A few of the lines on his face straighten and it seems he is swayed by my assurances. “You didn’t? I just thought…woman scorned…”
“Always lovely to hear misogynistic claptrap in a crisis, Sinclair, but I’m not the only one, am I?” I say sharply.
“No. But Beth. Beth, you have to believe me. You’re the only student. Thass all rubbish about there being lots of students. Just you. Only you.”
Alarmed that he might be on the tip of bursting into drunken song, I try to wrestle the whiskey bottle from his hand. “How much of this have you…Christ, Sinclair, it’s not even ten in the morning!”
“S’funny, you lecturing me,” he says. “Seriously, Beth, just go. Go away, get away from here. Leave me to my failure.”
“I can’t leave you. I want to help you. I love you.”
He looks at me, struggling to focus.
“No,” he says. “You love Sinclair. You don’t love poor old Kev. Kev from dahn the estate.” I blink at how his normally cultured tones have been ousted by a harsh London twang. “Nobody could love that little bleeder. Not even ‘is mum and dad.”
I risk a move closer, regardless of the sour breath wafting over me. “Then they didn’t deserve you, did they? It wasn’t your fault…none of it was your fault, Sinclair. I don’t care where you come from and I don’t care what you’ve done. I love you and I want to be here for you and I want to help you move away from the past for good.”
I put a hand on his face, at which he grimaces as if wounded and tries to turn away, but I keep dogged contact.
“I love you,” I tell him. “Trust me.”
His eyes are swimmy; I have never seen him vulnerable and it tears me into tiny pieces. He pulls me down on to the carpet and squeezes me into him silently, his hand tangling my hair, his unshaven cheek prickling against mine.

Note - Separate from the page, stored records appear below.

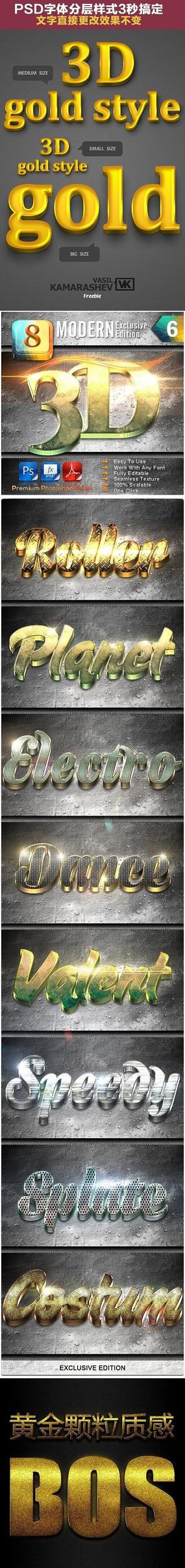 立体3D金属字体样式文字可直接更改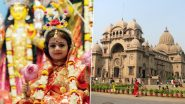 Belur Math Durga Puja History: সারদা মাকে জ্যান্ত দুর্গারূপে পুজো করেন স্বামীজি! ১১৯ বছরের পুজো এবার বন্ধ দর্শনার্থীদের জন্য, দেওয়া যাবে না পুষ্পাঞ্জলিও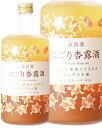 永昌源 にごり杏露酒(シンルチュウ)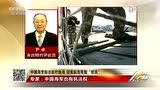 """中国海警 船巡航钓鱼岛 日竟妄言军舰""""驱离"""""""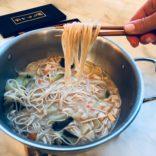 Slurpee noodles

“I love you,” he says, his voice cracked and wobbly. “I’m sorry, I’m so sorry.”
I wind my hands around his body, spasming with grief and the emotion that has been held so fiercely in check for so long. I hold him until he passes out on the carpet.
*
“Water?” I whisper.
He has woken up and is squinting against the half-light with pink baby-mole eyes. His reply is to reach out a hand and I place the clear pint glass in it.
Having drained it, he reaches out again, for me this time, and I go to sit beside him, propped against the sofa, grabbing some cushions to ease our bones.

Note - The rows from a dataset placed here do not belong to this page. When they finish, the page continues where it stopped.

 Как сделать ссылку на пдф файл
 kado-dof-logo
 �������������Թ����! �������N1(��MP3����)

“Christ,” he says, inspecting his shaking hands, then, “Christ,” again, then, “Why are you here?”
“I told you why,” I assure him. “I love you.”
“No, I mean after the way I’ve treated you. You should hate me, Beth.”

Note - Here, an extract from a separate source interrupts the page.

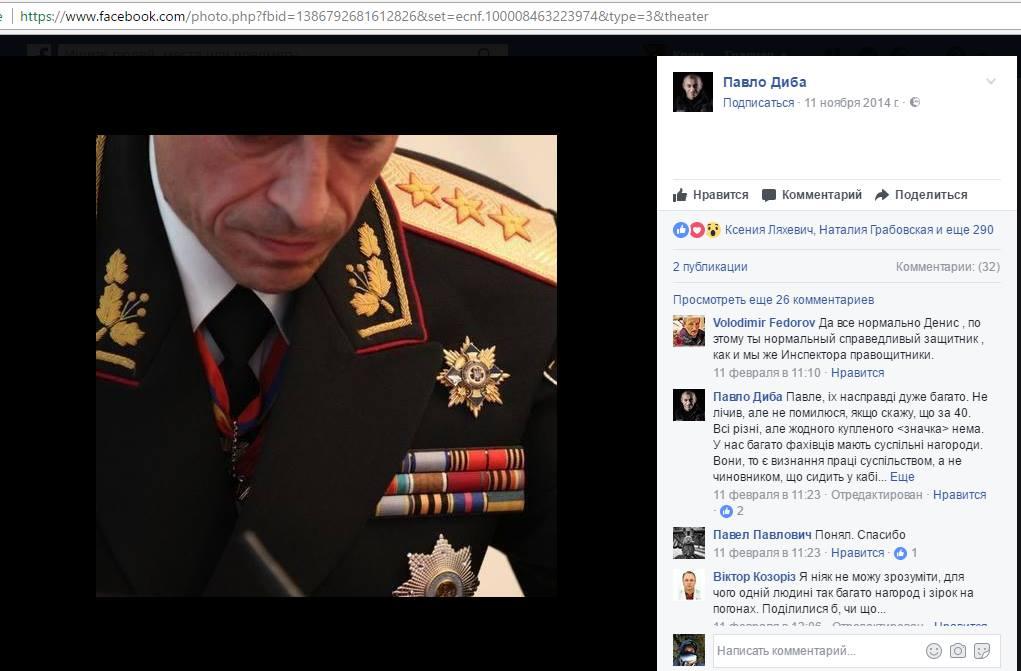 А на груди его светилась медаль за город Будапешт...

“Well, I almost did for a while. But I’m beginning to understand now. You’ve…repelled intimacy for so long, I suppose it’s become second nature for you.”
“Yes. That’s true.”
“Was your past really so bad that you would rather be alone forever than have anyone find out about it?”
He looks at me for a long time. “It had ceased to become relevant, that’s all,” he says. “It was no longer anything to do with me. When I became Sinclair, I set myself free from that. I actually mentally dissociated Kevin from Sinclair. It just…wasn’t me. Wasn’t my past.”
“But…didn’t you think it would all come out one day?”
“I didn’t think about it at all. That was the trick to being Sinclair, Beth.”
“Total denial?”
“If you like.”
“But….don’t you think…because of the way you have to control every detail of every single thing in your life…that that is a legacy of being Kevin? That he is still very much part of you; still dictates how you act? And how you relate to people? And lovers?”
“I beg your pardon; I thought it was French and History you were studying, not Psychology,” he says snippily, but then his tone relaxes and he says, “Yes, yes, you’re probably right.”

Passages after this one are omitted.